In late October, Apple reached another security breach when its iCloud server in China had been compromised. The perpetrators gained unauthorized access to other users’ personal information, usernames and passwords.
Chinese users became concerned when prompted with a message that says the site is not trusted on iCloud.com. Zhou Shuguang, a computer activist says that the hacking was achieved through a man-in-the-middle tactic. This tactic is done by “a hacker placing himself between a client and a host to intercept network traffic; also called session hijacking” (Pearson 174). Users all over China with different Internet service providers were attacked. To be capable of attacking such a mass amount of people, Erik Hjelmvik, an analyst at a network-security software vendor, says a huge hacking system needed to be set up.
GreatFire.org, an online censorship watchdog, believes the Chinese authorities are behind the attack.

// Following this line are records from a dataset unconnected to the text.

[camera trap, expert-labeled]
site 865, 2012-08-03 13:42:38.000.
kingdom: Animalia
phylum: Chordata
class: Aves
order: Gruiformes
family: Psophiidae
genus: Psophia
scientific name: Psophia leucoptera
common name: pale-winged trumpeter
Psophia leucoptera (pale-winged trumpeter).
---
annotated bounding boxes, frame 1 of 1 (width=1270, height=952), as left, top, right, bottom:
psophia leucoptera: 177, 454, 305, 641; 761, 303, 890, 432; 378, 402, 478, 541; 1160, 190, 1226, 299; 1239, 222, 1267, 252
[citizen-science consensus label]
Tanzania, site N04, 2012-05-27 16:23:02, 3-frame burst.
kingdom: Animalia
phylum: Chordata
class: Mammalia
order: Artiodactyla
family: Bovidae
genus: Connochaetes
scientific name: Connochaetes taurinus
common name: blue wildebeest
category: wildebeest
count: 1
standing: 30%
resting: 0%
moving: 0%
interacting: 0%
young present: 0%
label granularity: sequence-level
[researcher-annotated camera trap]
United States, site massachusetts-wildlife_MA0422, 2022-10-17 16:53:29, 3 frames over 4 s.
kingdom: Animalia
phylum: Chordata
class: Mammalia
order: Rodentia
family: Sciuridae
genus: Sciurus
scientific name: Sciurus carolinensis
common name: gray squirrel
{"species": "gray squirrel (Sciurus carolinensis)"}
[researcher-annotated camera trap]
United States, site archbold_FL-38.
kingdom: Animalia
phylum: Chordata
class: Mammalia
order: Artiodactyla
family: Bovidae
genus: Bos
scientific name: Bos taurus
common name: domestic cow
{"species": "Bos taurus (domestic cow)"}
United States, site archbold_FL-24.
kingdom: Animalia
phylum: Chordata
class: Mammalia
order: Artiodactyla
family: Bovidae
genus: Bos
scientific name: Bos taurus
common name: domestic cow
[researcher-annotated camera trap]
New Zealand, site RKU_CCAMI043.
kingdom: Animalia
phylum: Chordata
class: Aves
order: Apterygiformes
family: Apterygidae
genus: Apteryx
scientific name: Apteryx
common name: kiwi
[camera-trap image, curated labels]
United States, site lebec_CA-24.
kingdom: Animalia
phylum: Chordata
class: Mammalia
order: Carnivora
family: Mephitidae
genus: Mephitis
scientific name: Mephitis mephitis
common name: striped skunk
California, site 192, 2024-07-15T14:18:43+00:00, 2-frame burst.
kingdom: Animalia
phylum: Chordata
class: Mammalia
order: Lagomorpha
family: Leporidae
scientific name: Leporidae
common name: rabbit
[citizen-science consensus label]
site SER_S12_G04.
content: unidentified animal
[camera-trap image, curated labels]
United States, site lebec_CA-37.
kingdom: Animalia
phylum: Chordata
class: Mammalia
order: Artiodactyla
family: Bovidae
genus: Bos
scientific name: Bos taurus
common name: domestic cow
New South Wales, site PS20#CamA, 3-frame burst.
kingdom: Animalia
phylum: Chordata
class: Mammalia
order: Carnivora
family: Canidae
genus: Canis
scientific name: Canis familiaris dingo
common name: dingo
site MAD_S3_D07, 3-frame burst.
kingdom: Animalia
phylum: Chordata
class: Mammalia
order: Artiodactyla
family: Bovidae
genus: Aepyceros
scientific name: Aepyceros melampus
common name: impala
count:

On the contrary, experts think if the Chinese government were to be the perpetrators, the attacks would be performed less obviously because the government has the resources to do so.
Apple responded to the attack by stating that it is aware of “intermittent organized network attacks” and additionally that users should not log into iCloud.com if they are prompted with a warning message. Apple also said “the attacks don’t compromise the company’s iCloud servers and don’t affect iCloud sign-in on Apple devices running it on iOS mobile software or Macs running OS X Yosemite using its Safari browser”(iCloud).
Apparently this is how Apple addressed the attack. I would think that Apple would spend the time and resources to ensure the software is fixed rather than just brush the issue under the rug. Apple’s management is taking a utilitarian approach to this problem. They are not backtracking to figure out who is responsible for the attack. Apple is looking at the net impact of the problem. The iCloud server has been compromised and they are warning the users of this. Additionally, China has had other similar security breaches in Microsoft and Google. Neither of the companies responded to comment on the issue. It seems that the FBI should be further investigating this issue in China and the allegations against the Chinese government.
“ICloud Hit by Attack in China” The Wall Street Journal 22 Oct. 2014: B3. Print.
Pearson Custom Library. “Computer Fraud.” Accounting Information Systems. Boston: Pearson Learning Solutions. Print.